- Problem description
Images within the entries are to be omitted; the remainder must be reproduced exactly.

- Data to examine
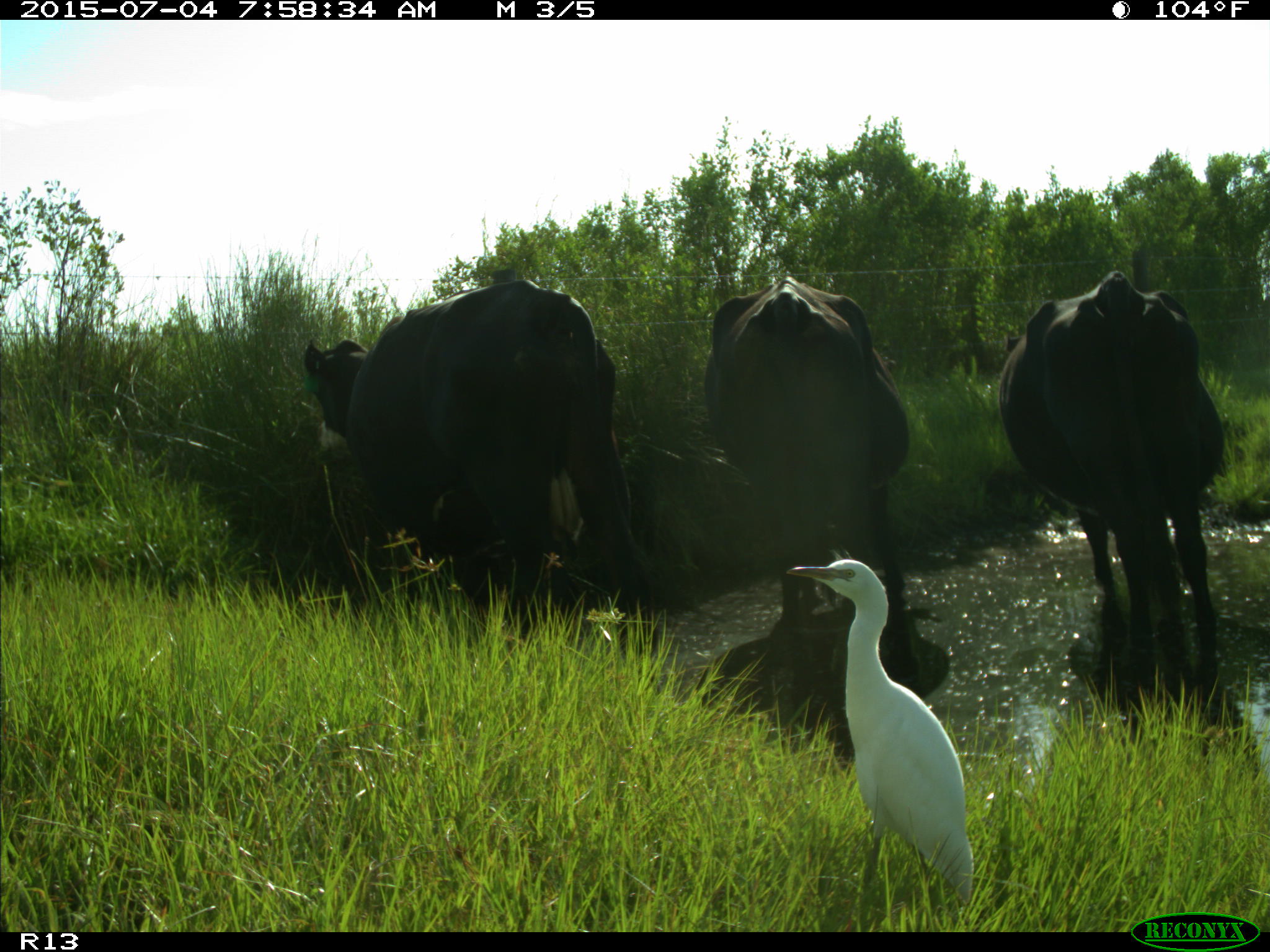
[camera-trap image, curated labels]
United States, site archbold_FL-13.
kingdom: Animalia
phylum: Chordata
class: Mammalia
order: Artiodactyla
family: Bovidae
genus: Bos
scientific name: Bos taurus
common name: domestic cow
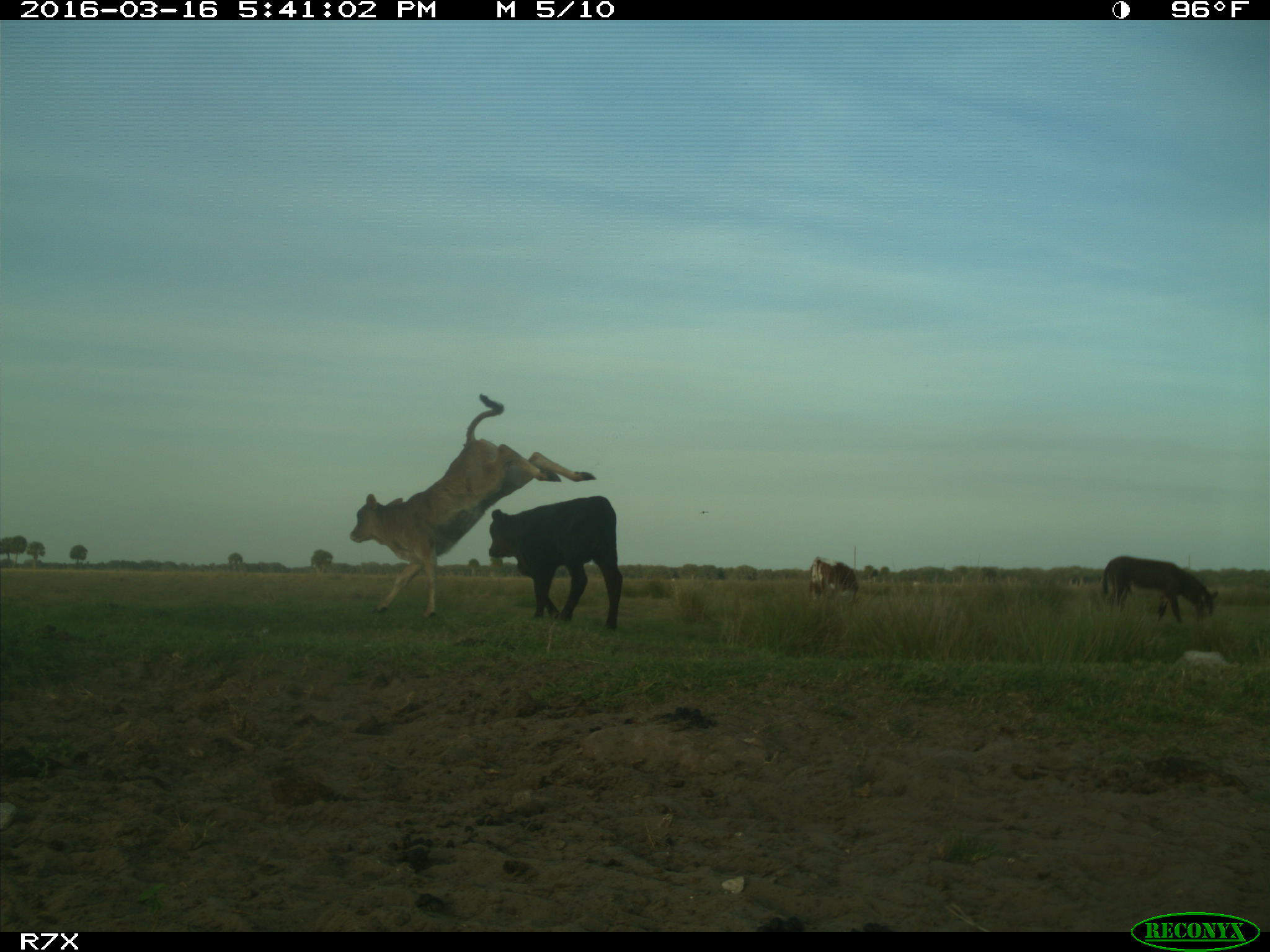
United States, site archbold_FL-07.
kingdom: Animalia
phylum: Chordata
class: Mammalia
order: Artiodactyla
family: Bovidae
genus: Bos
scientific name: Bos taurus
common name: domestic cow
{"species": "Bos taurus (domestic cow)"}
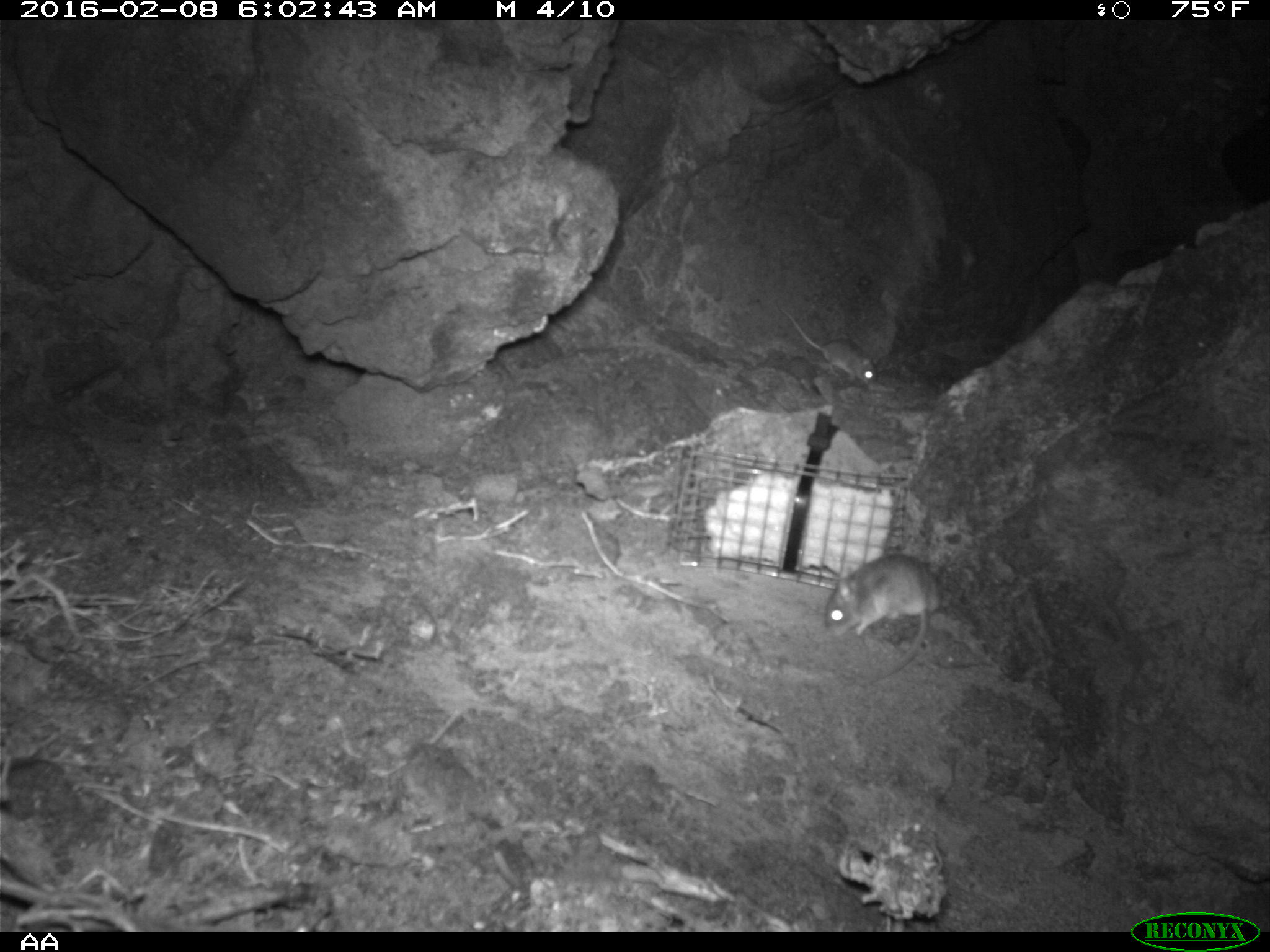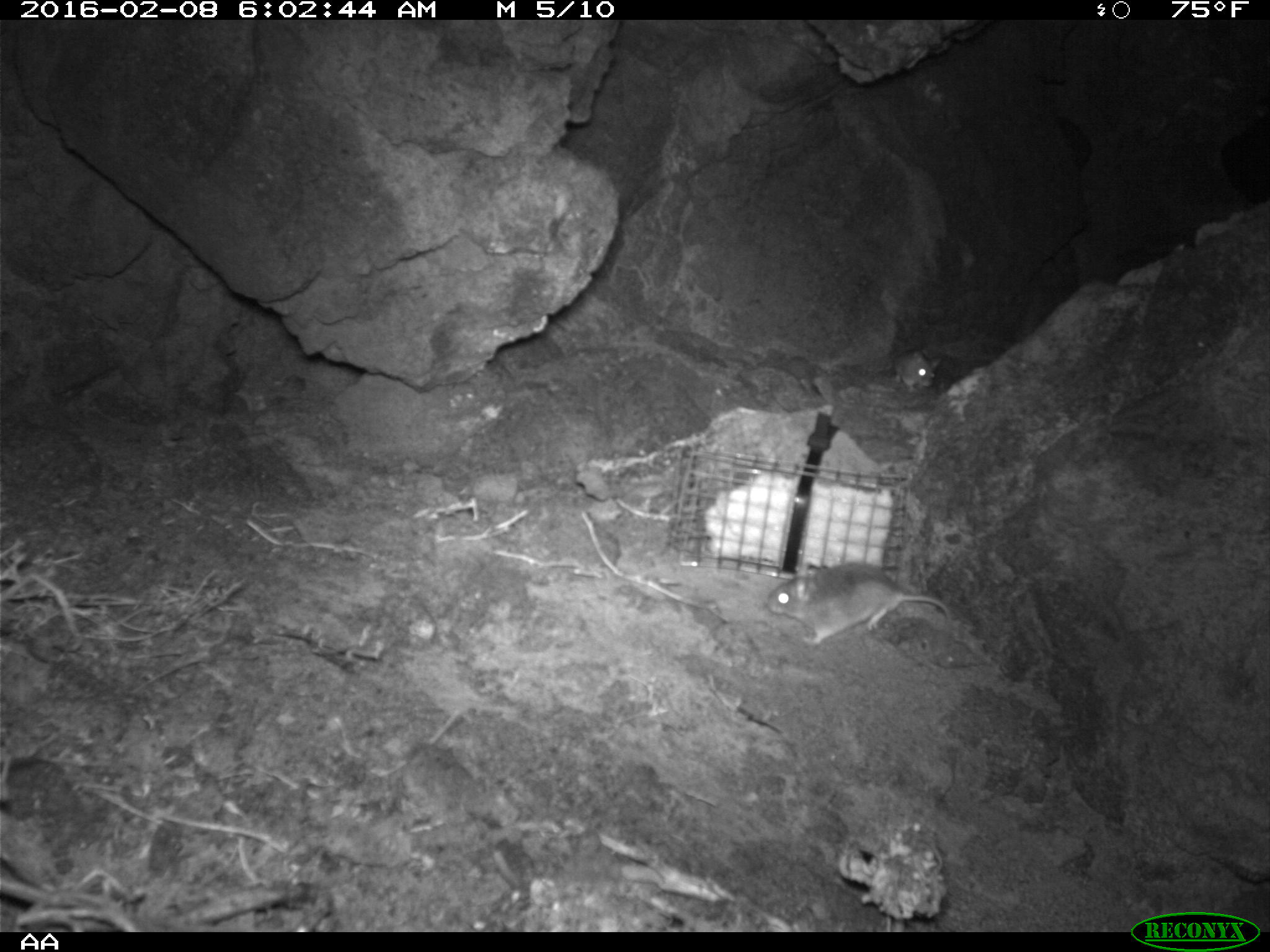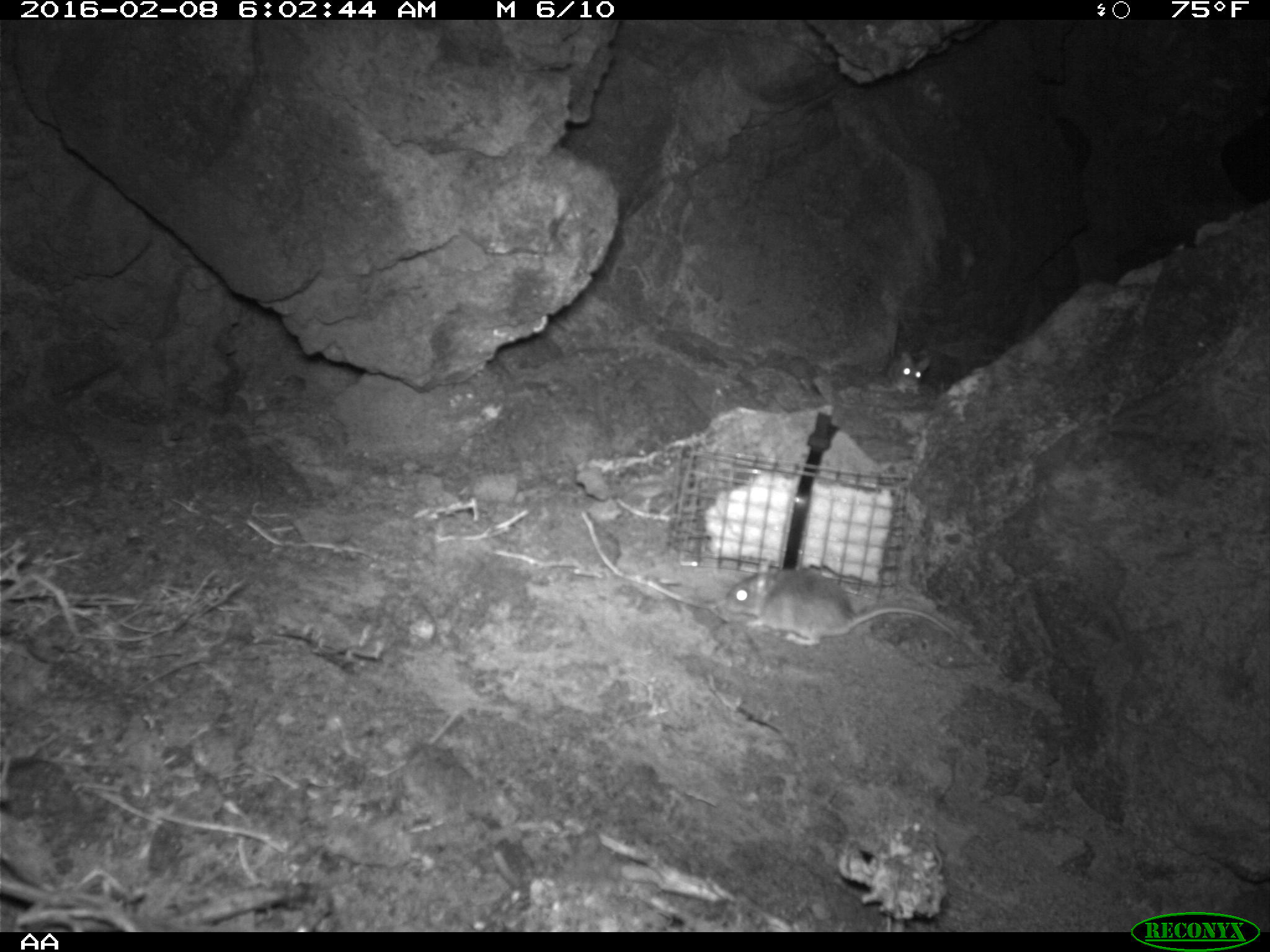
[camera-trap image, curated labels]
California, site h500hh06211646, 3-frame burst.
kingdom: Animalia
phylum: Chordata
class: Mammalia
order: Rodentia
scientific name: Rodentia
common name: rodent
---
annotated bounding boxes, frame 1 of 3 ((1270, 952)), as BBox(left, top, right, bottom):
rodent: BBox(825, 552, 943, 687); BBox(775, 301, 879, 386)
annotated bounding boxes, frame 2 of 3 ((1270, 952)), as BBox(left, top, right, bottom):
rodent: BBox(766, 560, 954, 648); BBox(892, 348, 943, 395)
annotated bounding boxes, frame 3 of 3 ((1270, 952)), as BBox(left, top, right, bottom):
rodent: BBox(721, 563, 962, 654); BBox(884, 346, 933, 394)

- Result of this task
[camera-trap image, curated labels]
United States, site archbold_FL-13.
kingdom: Animalia
phylum: Chordata
class: Mammalia
order: Artiodactyla
family: Bovidae
genus: Bos
scientific name: Bos taurus
common name: domestic cow
United States, site archbold_FL-07.
kingdom: Animalia
phylum: Chordata
class: Mammalia
order: Artiodactyla
family: Bovidae
genus: Bos
scientific name: Bos taurus
common name: domestic cow
{"species": "Bos taurus (domestic cow)"}
[camera-trap image, curated labels]
California, site h500hh06211646, 3-frame burst.
kingdom: Animalia
phylum: Chordata
class: Mammalia
order: Rodentia
scientific name: Rodentia
common name: rodent
---
annotated bounding boxes, frame 1 of 3 ((1270, 952)), as BBox(left, top, right, bottom):
rodent: BBox(825, 552, 943, 687); BBox(775, 301, 879, 386)
annotated bounding boxes, frame 2 of 3 ((1270, 952)), as BBox(left, top, right, bottom):
rodent: BBox(766, 560, 954, 648); BBox(892, 348, 943, 395)
annotated bounding boxes, frame 3 of 3 ((1270, 952)), as BBox(left, top, right, bottom):
rodent: BBox(721, 563, 962, 654); BBox(884, 346, 933, 394)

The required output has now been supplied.